Thursday, February 11, 2021

1,001 Nights of Reading: Night 28

 

"On Cato the Younger" by Michel de Montaigne

Cato the Younger famously opposed Julius Caesar and when there was a war between Caesar and Pompey, Cato supported Pompey. When Pompey lost and it looked as though Cato would be captured, he committed suicide.

Montaigne wrestles with this point in this essay and suggests that when appraising great figures of the past for their actions, we ought to be charitable in interpreting their intentions. Montaigne writes, "Those rare persons who have been hand-picked by the wise to be exemplary to us all I will not hesitate, on my part, to load with honor, insofar as my material allows, by interpreting their characteristics favorably." Rather than judge Cato cowardly in his final act, we can see it as his final defiance of Caesar.

But the point generalizes. We are all also capable of taking an ecumenical view toward people if we so choose. "I do not suffer from that common failing of judging another man by me: I can easily believe that others have qualities quite distinct from my own. Just because I feel that I am pledged to my individual form, I do not bind all others to it as everyone else does: I can conceive and believe that there are thousands of different ways of living and, contrary to most men, I more readily acknowledge our differences than our similarities."

The Arabian Nights, Night 28

One young man finally marries the woman he loves, but because he doesn't wash his hands after eating a meal, she wants to teach him a lesson about cleanliness, so she has his thumbs cut off. And since then, he goes through an elaborate ritual of cleaning his hands after eating a meal.

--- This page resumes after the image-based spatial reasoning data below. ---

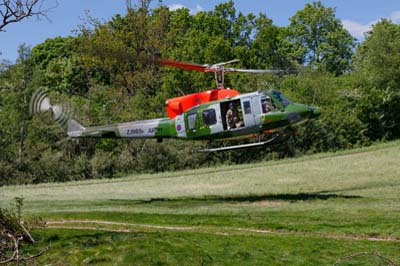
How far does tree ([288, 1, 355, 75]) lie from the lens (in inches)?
2788

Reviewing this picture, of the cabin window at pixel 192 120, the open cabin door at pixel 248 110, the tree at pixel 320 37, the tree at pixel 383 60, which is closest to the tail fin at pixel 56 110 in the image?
the cabin window at pixel 192 120

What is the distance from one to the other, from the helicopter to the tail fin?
36mm

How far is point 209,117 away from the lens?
67.4 feet

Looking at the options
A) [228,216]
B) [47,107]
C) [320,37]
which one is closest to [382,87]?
[320,37]

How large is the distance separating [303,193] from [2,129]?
25.2 m

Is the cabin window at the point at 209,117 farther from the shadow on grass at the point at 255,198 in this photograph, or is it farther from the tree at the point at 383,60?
the tree at the point at 383,60

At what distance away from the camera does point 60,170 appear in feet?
129

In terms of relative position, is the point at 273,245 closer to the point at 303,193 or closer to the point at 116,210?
the point at 116,210

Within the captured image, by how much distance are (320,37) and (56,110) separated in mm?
53627

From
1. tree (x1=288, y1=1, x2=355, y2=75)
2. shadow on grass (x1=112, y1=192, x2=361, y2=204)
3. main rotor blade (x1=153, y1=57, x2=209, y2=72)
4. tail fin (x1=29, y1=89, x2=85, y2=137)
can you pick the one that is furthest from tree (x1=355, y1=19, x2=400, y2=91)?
main rotor blade (x1=153, y1=57, x2=209, y2=72)

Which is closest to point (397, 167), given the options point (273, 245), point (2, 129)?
point (273, 245)

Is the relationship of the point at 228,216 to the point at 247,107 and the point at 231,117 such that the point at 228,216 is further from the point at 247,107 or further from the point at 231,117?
the point at 247,107

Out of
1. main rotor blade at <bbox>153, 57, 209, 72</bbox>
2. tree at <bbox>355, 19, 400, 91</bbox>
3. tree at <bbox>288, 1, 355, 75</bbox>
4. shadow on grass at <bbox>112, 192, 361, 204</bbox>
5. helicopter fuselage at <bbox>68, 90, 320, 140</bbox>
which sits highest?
tree at <bbox>288, 1, 355, 75</bbox>

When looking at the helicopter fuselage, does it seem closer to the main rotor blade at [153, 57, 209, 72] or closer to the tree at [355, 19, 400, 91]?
the main rotor blade at [153, 57, 209, 72]
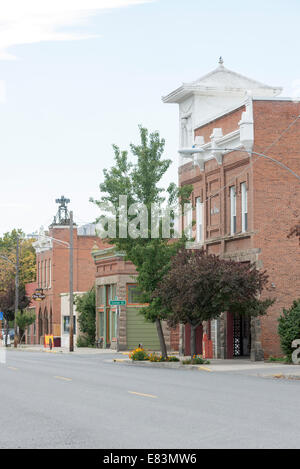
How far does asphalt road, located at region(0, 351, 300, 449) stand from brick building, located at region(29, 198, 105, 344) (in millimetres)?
55251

There's another young man in another story that begins on Night 28 where he, the young man, meets a woman who wants to have a passionate night together, and they go through this for a couple nights. Then she asks what he would think if he brought along a younger, prettier woman. The young man gets excited about this prospect, so his lady brings the younger woman. Before a night of romance, the lady asks the young man if she thinks the younger woman is prettier than she and he too eagerly agrees. The young man sleeps with the younger woman and wakes up to see that she has been killed and his lady is nowhere to be found. The young man buries the younger woman in the ground and covers the grave with cement.

Dark stories.

"Images" by Alice Munro

Awesome story. A small-town Canadian girl goes out traipsing around farmland with her dad who has set traps to catch rats. He's going to each of us traps and bagging the dead rats. Then they come upon a man who lives in the woods in a house in the ground. Either he burned his own house down or he thinks someone else burned his house down. In any event, instead of building a new house or moving, he has just built into the earth and then put a roof over it. This guy is nuts. He gives his cat whiskey. He carries around a hatchet and threatens to kill anyone who tries to come around and burn down his place again. The little girl is spooked by the man and her father tells her not to tell her mother about the man carrying the hatchet.